TEXT UNDER STUDY:

[Start of section]

One hundred nanograms of total RNA or 50 ng of poly (A)+ RNA was treated with RNase-free DNase I (Boehringer Mannheim), and RT-PCR was performed using the GeneAmp RNA PCR kit (Perkin Elmer Cetus). The reverse transcription reaction was performed at room temperature for 10 min for annealing and at 42°C for 50 min for synthesis of cDNA, then at 99°C for 5 min, and finally placed on ice until the reaction buffer for PCR amplification was added. Primers and polymerase were added for PCR amplification. The method distinguished between endogenous and transgene expression by using human-specific primers (5′-GACCATGCACTGTCTTGACA-3′ and 5′-AGTCATACTCACGCCTCGAA-3′) to amplify a 238 bp fragment of the transgene.

Quantitative PCR

RT-PCR reactions were carried out using five concentrations of RNA. Band intensities were quantified using NIH Image after digital scanning. Linear response ranges were established for both actin and the transgene RT-PCR product. Actin-to-transgene band intensity ratios were established and compared using data points from the 10-ng reactions, which were within the linear ranges of both actin and the transgene.

Results

Generation of GLI Gain-of-Function Transgenic Mice

To study GLI expression in vivo, we generated gain-of-function transgenic mice expressing full-length human GLI cDNA under the control of the inducible mouse metallothionein-1 (pMT-1) promoter; microinjections were performed using standard techniques (18). Homozygosity was confirmed by Southern blot analysis of mouse tail DNA and test cross (Fig. 1). The mice were divided into four groups: wild type, wild type with zinc supplementation (25 mM ZnSO4 in drinking water), transgenic mice, and transgenic mice with zinc supplementation. Zinc treatment to induce transgene expression in treated groups was first administered to pregnant mothers and then to pups throughout life. Zinc treatment had no effect on wild-type mice.

Fig. 1
figure 1

GLI transgenic mice

The transgene construct comprised full-length human GLI under the control of the 770 bp mouse metallothionein (pMT-1) promoter, separated by the SV40 small t intron. The 4.7 kb fusion gene was released from the plasmid by BssHII digestion and was microinjected into the pronuclei of fertilized mouse eggs. (A) Pedigree of the GLI transgenic mice. The four-digit designation for each mouse denotes the generation, litter number, and specific animal. (B, left) F1 litter Southern hybridization analysis: for each animal, 5 µg mouse tail genomic DNA was digested with BamHI and XbaI, then hybridized under stringent conditions with a 2.1 kb XhoII-digested human GLI cDNA probe. Lanes 1, 3, 4, 5, 7, and 8 are transgenic animals; lanes 2, 6, and 9 are nontransgenic litter mates. The arrow indicates the predicted 2.9 kb band. (B, right) Southern blot analysis of homozygous transgenic mice resulting from hemizygous Fl mating. Lane 1 is an F1 hemizygous transgenic animal; lanes 2–5 were presumed to be homozygous transgenic animals because of their double-intensity hybridization signals. This was subsequently proved by breeding.

[End of section]

DATA FOR REVIEW:
[Start of section]

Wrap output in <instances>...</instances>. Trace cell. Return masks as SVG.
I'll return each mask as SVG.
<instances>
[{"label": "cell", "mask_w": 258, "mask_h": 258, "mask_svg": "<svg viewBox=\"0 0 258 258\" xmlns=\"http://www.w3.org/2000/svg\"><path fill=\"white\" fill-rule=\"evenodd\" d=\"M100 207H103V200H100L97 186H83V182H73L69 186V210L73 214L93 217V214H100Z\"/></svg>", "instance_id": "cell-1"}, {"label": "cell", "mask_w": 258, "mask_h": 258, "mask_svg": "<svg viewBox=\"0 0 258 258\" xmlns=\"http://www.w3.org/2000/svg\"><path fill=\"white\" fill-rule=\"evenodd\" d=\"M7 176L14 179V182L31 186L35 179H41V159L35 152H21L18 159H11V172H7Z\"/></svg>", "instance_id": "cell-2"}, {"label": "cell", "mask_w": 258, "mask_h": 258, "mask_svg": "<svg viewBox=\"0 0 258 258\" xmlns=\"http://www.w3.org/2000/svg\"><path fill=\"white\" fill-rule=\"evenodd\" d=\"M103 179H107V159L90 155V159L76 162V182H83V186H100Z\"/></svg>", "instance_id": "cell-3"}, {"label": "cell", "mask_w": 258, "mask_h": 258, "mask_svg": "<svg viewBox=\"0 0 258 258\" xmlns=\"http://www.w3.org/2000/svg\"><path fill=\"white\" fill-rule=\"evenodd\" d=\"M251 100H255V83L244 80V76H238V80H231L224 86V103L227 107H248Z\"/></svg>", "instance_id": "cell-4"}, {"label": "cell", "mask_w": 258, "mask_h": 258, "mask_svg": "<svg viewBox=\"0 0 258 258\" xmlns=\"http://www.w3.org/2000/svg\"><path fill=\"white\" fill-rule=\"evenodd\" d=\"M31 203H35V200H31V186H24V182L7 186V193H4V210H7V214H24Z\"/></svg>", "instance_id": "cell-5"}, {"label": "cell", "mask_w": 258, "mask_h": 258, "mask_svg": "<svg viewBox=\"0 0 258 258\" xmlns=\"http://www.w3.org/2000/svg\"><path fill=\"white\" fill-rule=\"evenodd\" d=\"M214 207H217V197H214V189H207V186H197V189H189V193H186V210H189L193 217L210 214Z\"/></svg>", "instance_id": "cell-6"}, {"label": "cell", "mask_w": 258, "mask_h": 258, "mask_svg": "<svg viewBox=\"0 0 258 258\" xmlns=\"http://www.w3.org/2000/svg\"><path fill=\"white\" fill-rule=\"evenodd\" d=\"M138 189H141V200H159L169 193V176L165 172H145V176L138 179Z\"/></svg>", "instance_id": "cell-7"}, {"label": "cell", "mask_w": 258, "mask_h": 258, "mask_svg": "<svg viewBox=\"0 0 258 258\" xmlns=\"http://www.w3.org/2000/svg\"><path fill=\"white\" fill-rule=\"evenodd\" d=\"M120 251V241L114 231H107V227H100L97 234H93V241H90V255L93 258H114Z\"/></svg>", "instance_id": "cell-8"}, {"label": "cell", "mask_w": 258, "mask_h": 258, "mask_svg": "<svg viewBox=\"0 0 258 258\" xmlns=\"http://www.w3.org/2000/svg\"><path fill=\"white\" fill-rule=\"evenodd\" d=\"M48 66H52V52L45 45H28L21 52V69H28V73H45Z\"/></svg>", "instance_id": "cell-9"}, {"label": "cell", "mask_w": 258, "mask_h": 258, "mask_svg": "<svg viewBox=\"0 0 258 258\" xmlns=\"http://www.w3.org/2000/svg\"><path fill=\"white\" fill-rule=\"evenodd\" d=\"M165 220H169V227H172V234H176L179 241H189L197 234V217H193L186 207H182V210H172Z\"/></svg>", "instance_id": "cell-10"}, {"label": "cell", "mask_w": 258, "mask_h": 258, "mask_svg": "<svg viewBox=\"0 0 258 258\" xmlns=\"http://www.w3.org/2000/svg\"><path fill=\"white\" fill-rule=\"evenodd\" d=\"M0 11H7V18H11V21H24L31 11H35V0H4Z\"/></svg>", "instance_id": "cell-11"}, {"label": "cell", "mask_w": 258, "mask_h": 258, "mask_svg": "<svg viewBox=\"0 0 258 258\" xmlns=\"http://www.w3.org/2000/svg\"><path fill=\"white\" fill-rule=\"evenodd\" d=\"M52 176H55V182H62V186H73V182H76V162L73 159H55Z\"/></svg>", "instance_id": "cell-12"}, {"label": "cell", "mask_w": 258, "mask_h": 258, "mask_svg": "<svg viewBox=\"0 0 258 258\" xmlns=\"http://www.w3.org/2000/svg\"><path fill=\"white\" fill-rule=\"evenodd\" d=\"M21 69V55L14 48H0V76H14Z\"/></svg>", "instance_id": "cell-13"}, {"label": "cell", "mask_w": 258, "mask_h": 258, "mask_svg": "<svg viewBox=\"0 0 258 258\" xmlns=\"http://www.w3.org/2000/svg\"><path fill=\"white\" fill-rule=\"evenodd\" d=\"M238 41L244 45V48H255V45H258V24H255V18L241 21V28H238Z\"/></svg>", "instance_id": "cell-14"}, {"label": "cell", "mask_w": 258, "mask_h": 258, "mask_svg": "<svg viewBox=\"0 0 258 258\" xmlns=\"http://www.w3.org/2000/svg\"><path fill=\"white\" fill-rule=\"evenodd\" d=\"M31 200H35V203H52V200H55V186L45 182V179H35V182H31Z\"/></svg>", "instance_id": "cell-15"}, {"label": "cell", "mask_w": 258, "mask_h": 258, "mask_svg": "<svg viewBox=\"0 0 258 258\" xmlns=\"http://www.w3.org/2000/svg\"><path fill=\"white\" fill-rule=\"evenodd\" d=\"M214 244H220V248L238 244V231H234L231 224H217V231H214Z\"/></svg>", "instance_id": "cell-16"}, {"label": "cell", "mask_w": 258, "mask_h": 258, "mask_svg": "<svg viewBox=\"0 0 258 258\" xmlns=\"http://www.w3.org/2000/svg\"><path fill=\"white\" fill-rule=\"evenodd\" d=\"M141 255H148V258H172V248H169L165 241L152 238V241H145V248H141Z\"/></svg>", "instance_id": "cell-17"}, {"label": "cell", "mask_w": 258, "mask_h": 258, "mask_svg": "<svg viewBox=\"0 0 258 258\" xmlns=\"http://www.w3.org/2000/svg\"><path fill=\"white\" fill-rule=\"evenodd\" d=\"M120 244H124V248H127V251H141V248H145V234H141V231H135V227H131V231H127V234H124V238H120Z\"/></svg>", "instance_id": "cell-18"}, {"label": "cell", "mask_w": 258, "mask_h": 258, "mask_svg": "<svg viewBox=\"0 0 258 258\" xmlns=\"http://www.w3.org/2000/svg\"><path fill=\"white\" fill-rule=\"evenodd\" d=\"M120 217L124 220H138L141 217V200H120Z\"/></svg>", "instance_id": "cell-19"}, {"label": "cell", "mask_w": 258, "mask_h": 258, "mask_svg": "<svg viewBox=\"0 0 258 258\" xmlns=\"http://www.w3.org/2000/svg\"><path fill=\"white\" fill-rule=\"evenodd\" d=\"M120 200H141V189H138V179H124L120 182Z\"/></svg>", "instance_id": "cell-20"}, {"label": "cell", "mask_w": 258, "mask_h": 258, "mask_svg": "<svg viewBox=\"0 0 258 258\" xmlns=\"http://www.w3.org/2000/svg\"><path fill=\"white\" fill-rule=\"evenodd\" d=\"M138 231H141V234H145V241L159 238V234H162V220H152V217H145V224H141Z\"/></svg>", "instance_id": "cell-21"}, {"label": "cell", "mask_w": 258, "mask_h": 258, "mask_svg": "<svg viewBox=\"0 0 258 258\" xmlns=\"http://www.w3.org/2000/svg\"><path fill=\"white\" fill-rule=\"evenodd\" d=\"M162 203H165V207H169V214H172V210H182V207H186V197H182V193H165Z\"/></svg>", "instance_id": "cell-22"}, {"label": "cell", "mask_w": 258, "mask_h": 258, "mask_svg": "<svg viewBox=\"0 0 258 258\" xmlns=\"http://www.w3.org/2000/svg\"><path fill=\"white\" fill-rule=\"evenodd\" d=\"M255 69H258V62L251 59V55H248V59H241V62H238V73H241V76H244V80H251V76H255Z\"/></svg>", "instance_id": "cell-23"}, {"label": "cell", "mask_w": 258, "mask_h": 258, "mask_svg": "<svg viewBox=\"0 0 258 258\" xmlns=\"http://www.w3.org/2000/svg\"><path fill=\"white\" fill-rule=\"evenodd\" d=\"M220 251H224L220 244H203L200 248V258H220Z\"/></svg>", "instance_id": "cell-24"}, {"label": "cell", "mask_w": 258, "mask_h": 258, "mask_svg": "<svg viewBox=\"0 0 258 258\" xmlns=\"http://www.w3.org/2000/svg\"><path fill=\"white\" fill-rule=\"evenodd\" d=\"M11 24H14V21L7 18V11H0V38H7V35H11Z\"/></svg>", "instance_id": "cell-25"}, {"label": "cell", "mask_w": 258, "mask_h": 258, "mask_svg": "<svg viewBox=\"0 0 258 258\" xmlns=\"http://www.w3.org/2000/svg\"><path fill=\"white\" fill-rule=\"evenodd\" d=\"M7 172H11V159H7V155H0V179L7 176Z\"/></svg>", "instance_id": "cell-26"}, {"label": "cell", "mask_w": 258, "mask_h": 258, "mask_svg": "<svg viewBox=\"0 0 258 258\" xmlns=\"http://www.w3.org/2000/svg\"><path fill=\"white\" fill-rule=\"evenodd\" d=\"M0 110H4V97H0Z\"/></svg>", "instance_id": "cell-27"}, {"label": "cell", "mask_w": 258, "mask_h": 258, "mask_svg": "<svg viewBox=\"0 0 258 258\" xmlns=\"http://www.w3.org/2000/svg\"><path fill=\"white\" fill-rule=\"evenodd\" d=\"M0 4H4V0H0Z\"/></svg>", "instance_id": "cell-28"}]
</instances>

[End of section]

TASK ITEM A:
In the passage on GLI transgenic mice, what concentration of zinc sulfate was given in the drinking water to the zinc-supplemented groups?
TASK ITEM B:
Proceed with the passage on GLI transgenic mice, picking up after its final sentence.
The rows are not required for anything that follows.

EXPECTED OUTPUT A:
25 mM ZnSO4.

EXPECTED OUTPUT B:
GLI Transgenic Mice Exhibit Failure to Thrive, Premature Death, and Hirschsprung-like Gastrointestinal Dilatation

Fifty-one percent of the Zn++-induced GLI homozygotes failed to grow normally; on average, they were 40% smaller than comparably aged control animals (Fig. 2A). It is not known why only some of the induced transgenic animals demonstrated this phenotype. The small mice did continue to grow, and their growth curves remained parallel to those of unaffected mice (Fig. 2B). A few small animals were also noted in the noninduced homozygous group, suggesting leaky induction of GLI transgene expression. Interestingly, the females were twice as likely to demonstrate the undersized phenotype (Fig. 2C). Several of the small males were noted to have priapism. In addition to inhibited growth, many of the homozygous mice died prematurely. Of the zinc treated transgenic animals, 35.2% died between 1 and 4 days after birth; additional zinc-treated mice died at 3 to 4 weeks of age, and a significant number of transgenic animals with or without zinc treatment died between 3 and 6 months of age. Within 6 months, 60.3% of the zinc-induced animals and 25.5% of the nonzinc-induced homozygotes died. In contrast, none of the wild-type mice died during this period (Fig. 2D).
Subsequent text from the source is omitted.